Przepisz bez zmian wiersze danych, zaczynając od wiersza z „Which one is” i idąc dalej aż do wiersza z „1.09 meters”. Oba te wiersze też mają się znaleźć w odpowiedzi.

---------- Podane dane ----------

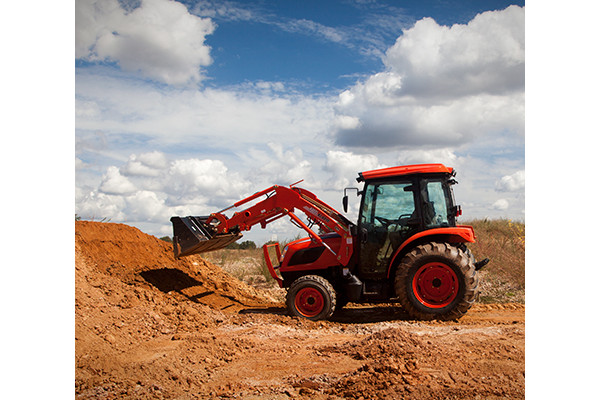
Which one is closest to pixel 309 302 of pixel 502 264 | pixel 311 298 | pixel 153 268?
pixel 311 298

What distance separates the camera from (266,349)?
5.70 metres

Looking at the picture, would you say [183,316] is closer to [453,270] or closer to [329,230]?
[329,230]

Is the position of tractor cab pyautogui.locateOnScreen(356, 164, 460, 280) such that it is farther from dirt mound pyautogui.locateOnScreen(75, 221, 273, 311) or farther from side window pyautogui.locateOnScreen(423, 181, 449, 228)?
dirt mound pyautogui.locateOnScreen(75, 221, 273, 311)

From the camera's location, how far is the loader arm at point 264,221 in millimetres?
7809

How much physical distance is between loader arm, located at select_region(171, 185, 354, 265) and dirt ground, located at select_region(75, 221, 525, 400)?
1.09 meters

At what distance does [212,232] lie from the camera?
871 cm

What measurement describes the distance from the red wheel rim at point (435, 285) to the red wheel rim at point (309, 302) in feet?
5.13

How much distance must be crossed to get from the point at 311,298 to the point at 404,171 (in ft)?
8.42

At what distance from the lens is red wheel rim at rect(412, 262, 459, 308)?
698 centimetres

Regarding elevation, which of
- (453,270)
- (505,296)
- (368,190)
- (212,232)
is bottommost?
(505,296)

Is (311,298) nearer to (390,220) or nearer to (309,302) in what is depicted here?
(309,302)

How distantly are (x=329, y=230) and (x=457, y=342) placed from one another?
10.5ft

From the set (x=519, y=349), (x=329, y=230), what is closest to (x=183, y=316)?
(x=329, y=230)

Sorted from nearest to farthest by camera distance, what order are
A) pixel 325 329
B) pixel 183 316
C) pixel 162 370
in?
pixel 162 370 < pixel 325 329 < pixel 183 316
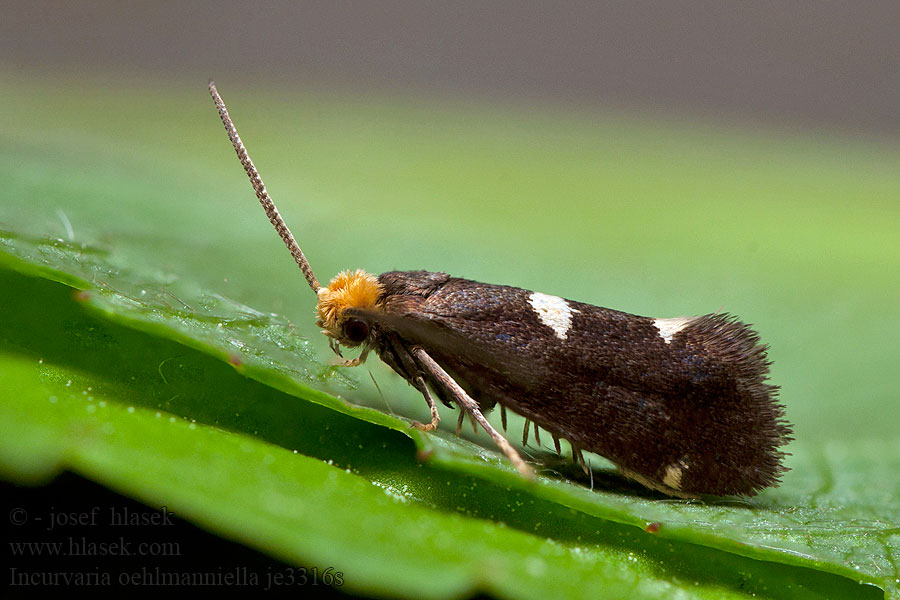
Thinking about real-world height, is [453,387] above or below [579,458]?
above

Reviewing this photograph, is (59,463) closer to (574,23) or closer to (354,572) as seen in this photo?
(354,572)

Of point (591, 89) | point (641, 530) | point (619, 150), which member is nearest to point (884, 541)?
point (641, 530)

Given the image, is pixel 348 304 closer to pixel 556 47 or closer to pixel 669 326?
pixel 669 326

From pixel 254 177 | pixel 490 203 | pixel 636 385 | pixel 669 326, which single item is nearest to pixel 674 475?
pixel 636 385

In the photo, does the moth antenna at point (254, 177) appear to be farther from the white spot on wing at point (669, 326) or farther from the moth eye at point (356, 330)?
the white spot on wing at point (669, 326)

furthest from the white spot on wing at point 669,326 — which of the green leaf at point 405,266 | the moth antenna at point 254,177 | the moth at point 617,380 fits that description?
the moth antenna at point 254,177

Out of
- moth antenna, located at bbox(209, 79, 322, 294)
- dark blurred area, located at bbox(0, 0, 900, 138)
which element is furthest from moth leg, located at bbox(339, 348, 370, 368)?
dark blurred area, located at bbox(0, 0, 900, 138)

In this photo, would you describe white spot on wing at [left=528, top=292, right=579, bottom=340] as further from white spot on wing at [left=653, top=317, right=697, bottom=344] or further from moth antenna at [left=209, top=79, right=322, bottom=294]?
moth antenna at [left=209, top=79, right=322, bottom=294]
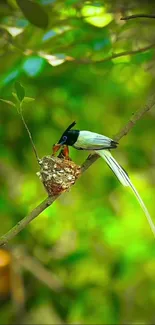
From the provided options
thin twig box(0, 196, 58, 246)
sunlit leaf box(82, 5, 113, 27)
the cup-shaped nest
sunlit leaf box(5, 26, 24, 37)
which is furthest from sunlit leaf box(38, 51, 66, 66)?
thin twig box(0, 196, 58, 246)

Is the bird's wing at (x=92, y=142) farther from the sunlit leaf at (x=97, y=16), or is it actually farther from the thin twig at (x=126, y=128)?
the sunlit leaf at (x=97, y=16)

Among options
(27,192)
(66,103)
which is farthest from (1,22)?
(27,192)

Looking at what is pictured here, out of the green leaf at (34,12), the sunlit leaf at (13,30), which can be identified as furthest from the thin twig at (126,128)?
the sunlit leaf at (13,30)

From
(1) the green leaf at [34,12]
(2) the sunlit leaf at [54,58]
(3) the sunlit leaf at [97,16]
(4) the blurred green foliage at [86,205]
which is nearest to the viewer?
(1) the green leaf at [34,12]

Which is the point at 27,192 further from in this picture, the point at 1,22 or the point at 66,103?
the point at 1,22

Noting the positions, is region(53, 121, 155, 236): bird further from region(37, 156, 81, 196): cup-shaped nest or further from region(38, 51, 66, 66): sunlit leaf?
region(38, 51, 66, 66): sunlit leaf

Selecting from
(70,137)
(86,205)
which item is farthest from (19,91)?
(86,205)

----------
---------- Podane dane ----------

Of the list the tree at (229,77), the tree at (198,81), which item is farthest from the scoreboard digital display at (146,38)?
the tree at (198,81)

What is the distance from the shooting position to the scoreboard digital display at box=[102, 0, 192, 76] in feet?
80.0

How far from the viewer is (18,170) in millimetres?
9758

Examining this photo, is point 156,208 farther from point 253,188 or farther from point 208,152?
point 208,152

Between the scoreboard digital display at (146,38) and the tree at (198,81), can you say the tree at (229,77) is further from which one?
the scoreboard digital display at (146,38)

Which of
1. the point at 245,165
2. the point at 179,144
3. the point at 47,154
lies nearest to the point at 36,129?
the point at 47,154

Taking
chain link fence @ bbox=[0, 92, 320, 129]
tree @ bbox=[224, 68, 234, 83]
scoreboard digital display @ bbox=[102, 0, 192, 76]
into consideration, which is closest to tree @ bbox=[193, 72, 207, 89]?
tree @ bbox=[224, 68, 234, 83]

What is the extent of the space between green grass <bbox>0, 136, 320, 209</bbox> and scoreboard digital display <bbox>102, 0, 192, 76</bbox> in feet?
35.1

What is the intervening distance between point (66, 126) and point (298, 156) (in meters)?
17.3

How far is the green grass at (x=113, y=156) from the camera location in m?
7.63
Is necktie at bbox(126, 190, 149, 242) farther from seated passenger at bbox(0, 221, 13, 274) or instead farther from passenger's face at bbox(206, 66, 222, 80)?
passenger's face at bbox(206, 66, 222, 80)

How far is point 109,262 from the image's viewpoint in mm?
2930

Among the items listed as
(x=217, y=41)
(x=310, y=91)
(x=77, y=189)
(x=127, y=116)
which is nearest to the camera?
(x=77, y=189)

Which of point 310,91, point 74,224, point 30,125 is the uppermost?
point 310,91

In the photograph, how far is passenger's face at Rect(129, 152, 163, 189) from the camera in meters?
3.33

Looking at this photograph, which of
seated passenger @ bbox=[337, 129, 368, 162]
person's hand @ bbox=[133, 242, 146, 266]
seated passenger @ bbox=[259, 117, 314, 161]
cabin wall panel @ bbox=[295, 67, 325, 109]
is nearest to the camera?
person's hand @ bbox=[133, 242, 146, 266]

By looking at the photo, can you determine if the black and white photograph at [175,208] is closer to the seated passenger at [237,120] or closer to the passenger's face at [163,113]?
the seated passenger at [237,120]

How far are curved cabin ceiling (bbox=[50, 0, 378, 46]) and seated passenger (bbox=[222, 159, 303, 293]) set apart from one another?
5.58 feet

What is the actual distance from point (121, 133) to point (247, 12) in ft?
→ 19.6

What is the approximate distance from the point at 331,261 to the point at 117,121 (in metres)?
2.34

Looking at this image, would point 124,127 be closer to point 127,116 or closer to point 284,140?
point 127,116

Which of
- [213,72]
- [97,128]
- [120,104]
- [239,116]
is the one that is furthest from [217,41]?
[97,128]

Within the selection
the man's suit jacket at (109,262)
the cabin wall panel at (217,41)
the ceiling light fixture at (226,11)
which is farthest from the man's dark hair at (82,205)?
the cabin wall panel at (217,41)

----------

:: Odpowiedź ::
Which one is closest to pixel 309 302 of pixel 502 264 | pixel 311 298 | pixel 153 268?
pixel 311 298

What distance separates the camera from (266,349)?
5.70 metres

Looking at the picture, would you say [183,316] is closer to [453,270] or closer to [329,230]?
[329,230]

Is the position of tractor cab pyautogui.locateOnScreen(356, 164, 460, 280) such that it is farther from dirt mound pyautogui.locateOnScreen(75, 221, 273, 311) or farther from side window pyautogui.locateOnScreen(423, 181, 449, 228)?
dirt mound pyautogui.locateOnScreen(75, 221, 273, 311)

From the camera's location, how far is the loader arm at point 264,221 in millimetres?
7809

How much physical distance is between loader arm, located at select_region(171, 185, 354, 265) and dirt ground, located at select_region(75, 221, 525, 400)?
1.09 meters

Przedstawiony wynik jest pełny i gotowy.